Il danno da deprivazione genitoriale e decorso del relativo termine di prescrizione

Autore: Lavinia Florimo

07 Aprile 2022

“Il danno da deprivazione genitoriale, derivando dal compimento di un illecito permanente, si verifica momento per momento fino al maturare di un termine fissato ed individuabile non nel raggiungimento della maggiore età, ma nel raggiungimento dell’indipendenza psicologica del figlio che per convenzione viene fatta coincidere con il conseguimento dell’indipendenza economica”.

Sulla base di questo motivo la Corte d’Appello di Bari (sentenza n. 2065/2019) dichiarava non prescritto il diritto risarcitorio azionato dalla figlia vittima di abbandono genitoriale.

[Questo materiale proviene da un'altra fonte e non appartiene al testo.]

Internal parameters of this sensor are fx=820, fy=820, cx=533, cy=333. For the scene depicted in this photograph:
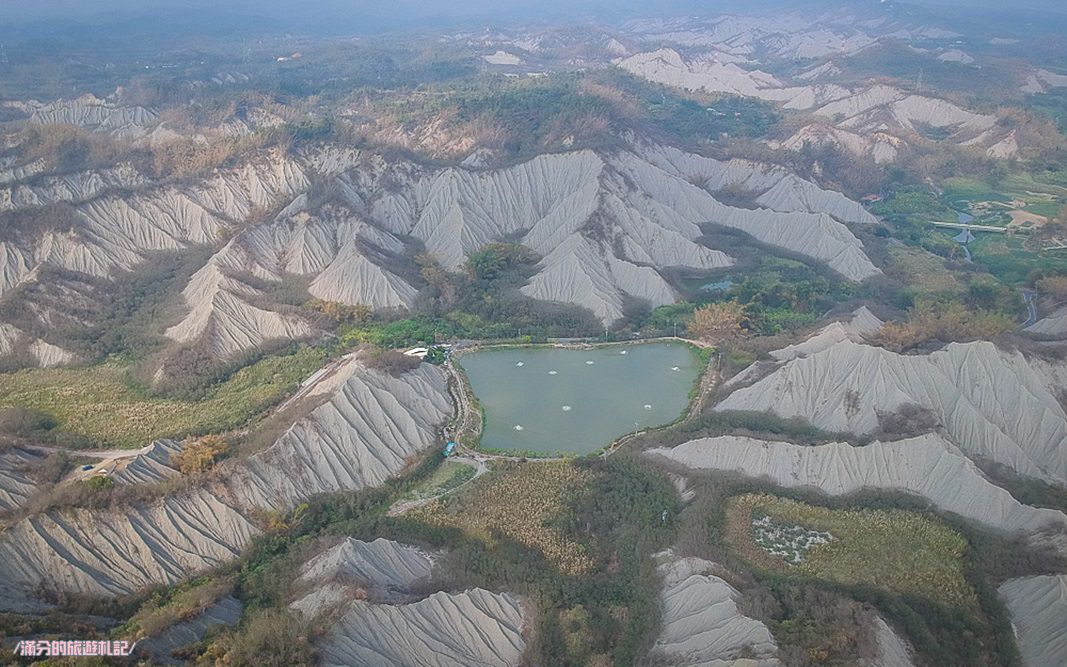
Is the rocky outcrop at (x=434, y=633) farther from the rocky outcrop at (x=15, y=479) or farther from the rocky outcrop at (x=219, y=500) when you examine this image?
the rocky outcrop at (x=15, y=479)

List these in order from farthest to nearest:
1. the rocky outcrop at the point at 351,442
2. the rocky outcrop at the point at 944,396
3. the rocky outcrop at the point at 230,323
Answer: the rocky outcrop at the point at 230,323 < the rocky outcrop at the point at 944,396 < the rocky outcrop at the point at 351,442

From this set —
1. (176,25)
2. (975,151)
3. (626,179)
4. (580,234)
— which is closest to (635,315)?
(580,234)

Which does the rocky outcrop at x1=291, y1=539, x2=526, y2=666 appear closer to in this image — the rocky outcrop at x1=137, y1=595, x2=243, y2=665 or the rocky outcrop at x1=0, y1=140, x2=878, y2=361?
the rocky outcrop at x1=137, y1=595, x2=243, y2=665

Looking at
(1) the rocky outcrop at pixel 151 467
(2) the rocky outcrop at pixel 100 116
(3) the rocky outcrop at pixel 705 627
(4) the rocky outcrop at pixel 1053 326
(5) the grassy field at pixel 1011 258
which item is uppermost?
(2) the rocky outcrop at pixel 100 116

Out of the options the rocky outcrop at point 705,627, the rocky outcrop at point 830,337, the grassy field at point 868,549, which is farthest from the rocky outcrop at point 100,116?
Answer: the rocky outcrop at point 705,627

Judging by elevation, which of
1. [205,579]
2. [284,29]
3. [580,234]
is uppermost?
[284,29]

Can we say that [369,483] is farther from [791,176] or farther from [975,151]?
[975,151]

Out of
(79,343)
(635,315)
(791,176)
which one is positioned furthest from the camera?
(791,176)
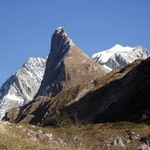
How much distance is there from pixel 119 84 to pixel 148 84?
36499 millimetres

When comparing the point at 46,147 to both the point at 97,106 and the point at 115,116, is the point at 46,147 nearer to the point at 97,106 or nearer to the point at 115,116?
the point at 115,116

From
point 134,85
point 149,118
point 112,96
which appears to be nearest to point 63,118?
point 149,118

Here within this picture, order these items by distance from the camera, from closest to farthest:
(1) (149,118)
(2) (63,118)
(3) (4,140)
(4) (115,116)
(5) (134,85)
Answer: (3) (4,140) < (2) (63,118) < (1) (149,118) < (4) (115,116) < (5) (134,85)

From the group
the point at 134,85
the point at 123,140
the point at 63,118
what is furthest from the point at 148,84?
the point at 63,118

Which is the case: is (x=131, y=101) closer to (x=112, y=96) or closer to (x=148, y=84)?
(x=148, y=84)

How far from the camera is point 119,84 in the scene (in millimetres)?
153875

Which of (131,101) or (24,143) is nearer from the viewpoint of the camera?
(24,143)

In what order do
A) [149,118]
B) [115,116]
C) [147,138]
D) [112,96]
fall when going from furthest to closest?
[112,96], [115,116], [149,118], [147,138]

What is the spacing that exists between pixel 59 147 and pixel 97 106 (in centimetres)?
13600

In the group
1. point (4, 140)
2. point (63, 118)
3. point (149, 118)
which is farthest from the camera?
point (149, 118)

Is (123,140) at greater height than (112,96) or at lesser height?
lesser

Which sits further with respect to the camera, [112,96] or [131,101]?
[112,96]

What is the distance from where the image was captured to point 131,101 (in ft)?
378

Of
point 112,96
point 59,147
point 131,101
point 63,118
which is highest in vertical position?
point 112,96
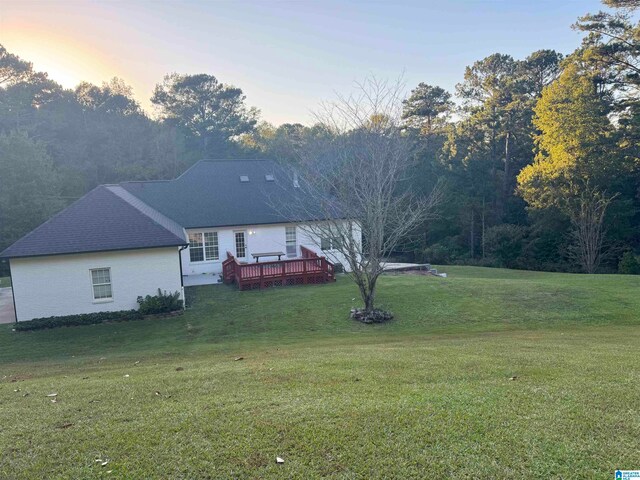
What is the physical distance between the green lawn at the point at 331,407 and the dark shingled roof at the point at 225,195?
11.0 metres

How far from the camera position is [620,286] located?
16.2 metres

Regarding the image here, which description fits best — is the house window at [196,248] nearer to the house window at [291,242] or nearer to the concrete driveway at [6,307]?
the house window at [291,242]

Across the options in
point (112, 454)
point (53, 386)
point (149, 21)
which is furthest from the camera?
point (149, 21)

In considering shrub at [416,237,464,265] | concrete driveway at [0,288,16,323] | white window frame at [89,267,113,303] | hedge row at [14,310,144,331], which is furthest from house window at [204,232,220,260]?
shrub at [416,237,464,265]

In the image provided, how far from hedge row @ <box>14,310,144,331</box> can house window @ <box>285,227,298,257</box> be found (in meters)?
9.64

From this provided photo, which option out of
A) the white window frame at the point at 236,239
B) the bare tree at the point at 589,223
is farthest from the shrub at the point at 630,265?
the white window frame at the point at 236,239

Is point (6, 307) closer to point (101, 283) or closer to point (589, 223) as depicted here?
point (101, 283)

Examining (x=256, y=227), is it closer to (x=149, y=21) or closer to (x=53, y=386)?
(x=149, y=21)

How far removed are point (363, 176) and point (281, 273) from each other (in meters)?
6.54

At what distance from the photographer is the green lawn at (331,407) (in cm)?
389

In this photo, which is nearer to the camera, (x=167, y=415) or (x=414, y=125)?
(x=167, y=415)

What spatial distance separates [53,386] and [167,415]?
3202mm

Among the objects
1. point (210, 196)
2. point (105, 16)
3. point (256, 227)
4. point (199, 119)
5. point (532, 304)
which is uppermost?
point (199, 119)

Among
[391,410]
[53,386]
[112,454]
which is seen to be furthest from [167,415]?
[53,386]
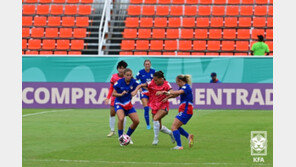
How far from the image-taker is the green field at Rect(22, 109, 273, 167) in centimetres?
1146

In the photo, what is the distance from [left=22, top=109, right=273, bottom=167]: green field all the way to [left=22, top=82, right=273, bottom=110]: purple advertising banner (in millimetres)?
2495

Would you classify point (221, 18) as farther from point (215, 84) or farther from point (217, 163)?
point (217, 163)

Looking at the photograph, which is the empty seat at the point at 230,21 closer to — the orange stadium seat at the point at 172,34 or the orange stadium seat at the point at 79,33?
the orange stadium seat at the point at 172,34

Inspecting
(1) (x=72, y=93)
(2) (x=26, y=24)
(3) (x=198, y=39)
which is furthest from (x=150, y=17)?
(1) (x=72, y=93)

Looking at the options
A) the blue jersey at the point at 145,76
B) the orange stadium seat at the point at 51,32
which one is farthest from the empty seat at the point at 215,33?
the blue jersey at the point at 145,76

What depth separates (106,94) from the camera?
26.4m

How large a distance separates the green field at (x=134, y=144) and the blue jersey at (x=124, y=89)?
3.23ft

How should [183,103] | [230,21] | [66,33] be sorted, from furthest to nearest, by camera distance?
[66,33], [230,21], [183,103]

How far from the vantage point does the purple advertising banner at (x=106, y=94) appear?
25.9 m

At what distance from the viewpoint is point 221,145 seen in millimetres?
14102

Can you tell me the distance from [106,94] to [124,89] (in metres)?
12.3

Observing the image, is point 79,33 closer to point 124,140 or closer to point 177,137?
point 124,140

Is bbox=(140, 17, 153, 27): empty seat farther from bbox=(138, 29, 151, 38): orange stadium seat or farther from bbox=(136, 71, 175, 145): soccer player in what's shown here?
bbox=(136, 71, 175, 145): soccer player

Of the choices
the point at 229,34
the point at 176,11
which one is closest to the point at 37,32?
the point at 176,11
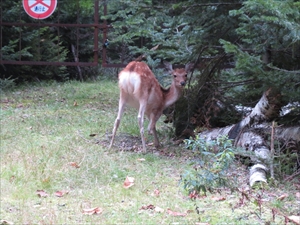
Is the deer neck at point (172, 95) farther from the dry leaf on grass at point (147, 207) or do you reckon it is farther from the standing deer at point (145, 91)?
the dry leaf on grass at point (147, 207)

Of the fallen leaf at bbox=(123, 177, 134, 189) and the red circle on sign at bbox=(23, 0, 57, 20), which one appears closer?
the fallen leaf at bbox=(123, 177, 134, 189)

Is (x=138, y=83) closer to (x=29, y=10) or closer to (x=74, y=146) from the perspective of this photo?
(x=74, y=146)

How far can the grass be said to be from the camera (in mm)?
5301

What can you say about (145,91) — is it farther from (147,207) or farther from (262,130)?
(147,207)

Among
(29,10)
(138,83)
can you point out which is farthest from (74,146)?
(29,10)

La Cassazione, con l’ordinanza n. 40335 in commento, conferma la citata sentenza della Corte d’Appello di Bari, specificando che “la natura della condotta illecita … ha la peculiarità di ledere la formazione della personalità del figlio e quindi incidere sull’acquisizione della capacità di percepire correttamente e reagire conseguentemente”.

Secondo la Corte, per acquisire la detta capacità di percezione è necessario “che la vittima dell’abbandono si svincoli dall’incidenza percettiva e comportamentale del notorio istintivo desiderio filiale di un rapporto positivo con il genitore, per raggiungere una maturità personale” che la renda “capace di percepire la reale situazione a sé pregiudizievole e di assumere reattive decisioni di contrasto con la persona desiderata”.

In conclusione, la Suprema Corte afferma che la peculiare natura del danno in parola “incide sul dies a quo prescrizionale” e, specificamente, che “il parametro della tradizionale “ordinaria diligenza” … si concretizza nella capacità di percepirne (in senso pieno, cioè includente la effettiva possibilità di esercitare il correlato diritto) la conseguenza dannosa di un soggetto “ordinario””.